Jp7191, post: 386667, member: 1617 wrote: I'm interested too!
Cameron, to what effort do you go through to determine dedicated and accepted? I never thought about it much until surveying in Oregon, where there are a lot of very old rural roads that were petitioned for in the late 1800's. Surveyors have been setting monuments along a 20', 25Ûª, or 30' offset of the physical center line for many years without a word about the document that created it or mention of the physical location compared to the described location if it can be ascertained. I got caught up in doing the same for a while but it gives me a lot of hart burn. I recently took part in an open hearing process Oregon has to "Legalize" a road location. Basically to fix the road at the surveyed location and quit claim any part outside of the fixed area back to the abutters. This was the first legalization done in our County in last 25 years they tell me. Jp
Jp, the bulk of my work is in the urban setting so most of the time it's pretty cut and dry as to the dedication by the private party and subsequent acceptance by the jurisdiction working on behalf of the public. When I've run into the situation you describe in rural areas there was a document recorded in the late 1800's taking either an easement or fee simple property for the County's use for roads. In every case I can remember these takes were defined as some distance, usually 30', on either side of the section and/or quarter section lines within a particular Township so the ROW is defined by the PLSS.

## Given instruction
Condense the paragraph in the surveying discussion above that begins "Jp, the bulk of my work" into a short bulleted list that keeps its main facts.

Spatial question entries:
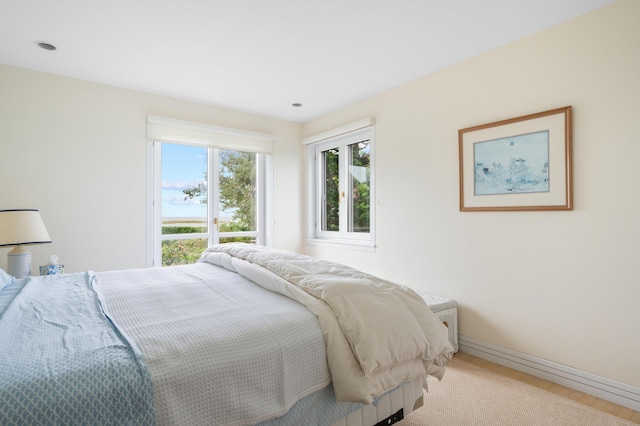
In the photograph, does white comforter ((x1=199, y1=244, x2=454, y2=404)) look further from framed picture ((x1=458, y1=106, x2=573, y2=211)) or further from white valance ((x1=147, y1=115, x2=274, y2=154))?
white valance ((x1=147, y1=115, x2=274, y2=154))

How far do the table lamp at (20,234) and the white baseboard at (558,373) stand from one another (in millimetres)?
3476

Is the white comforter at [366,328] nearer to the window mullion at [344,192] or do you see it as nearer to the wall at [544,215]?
the wall at [544,215]

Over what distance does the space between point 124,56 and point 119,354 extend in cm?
249

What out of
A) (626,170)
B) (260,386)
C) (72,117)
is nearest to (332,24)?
(626,170)

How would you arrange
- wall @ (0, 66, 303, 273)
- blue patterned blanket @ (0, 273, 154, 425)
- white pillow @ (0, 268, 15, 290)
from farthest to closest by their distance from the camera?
wall @ (0, 66, 303, 273)
white pillow @ (0, 268, 15, 290)
blue patterned blanket @ (0, 273, 154, 425)

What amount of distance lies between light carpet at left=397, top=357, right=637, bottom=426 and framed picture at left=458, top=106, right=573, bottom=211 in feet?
3.96

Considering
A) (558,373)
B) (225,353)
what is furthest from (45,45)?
(558,373)

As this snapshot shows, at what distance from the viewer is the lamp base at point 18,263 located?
8.30 ft

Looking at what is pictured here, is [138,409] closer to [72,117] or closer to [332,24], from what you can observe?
[332,24]

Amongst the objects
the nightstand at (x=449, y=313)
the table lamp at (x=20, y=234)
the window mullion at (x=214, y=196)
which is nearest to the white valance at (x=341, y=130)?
the window mullion at (x=214, y=196)

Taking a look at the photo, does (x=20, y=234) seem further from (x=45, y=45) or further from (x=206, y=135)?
(x=206, y=135)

## Expected answer
- Most of the writer's work is urban. There, dedication by a private party and acceptance by the jurisdiction on the public's behalf are usually clear-cut.
- In comparable rural situations, the writer has found a document recorded in the late 1800s that took either an easement or fee simple property for the County's road use.
- In every case the writer recalls, these takes were defined as a set distance, usually 30', on either side of the section and/or quarter section lines within a Township. The right-of-way is therefore defined by the PLSS.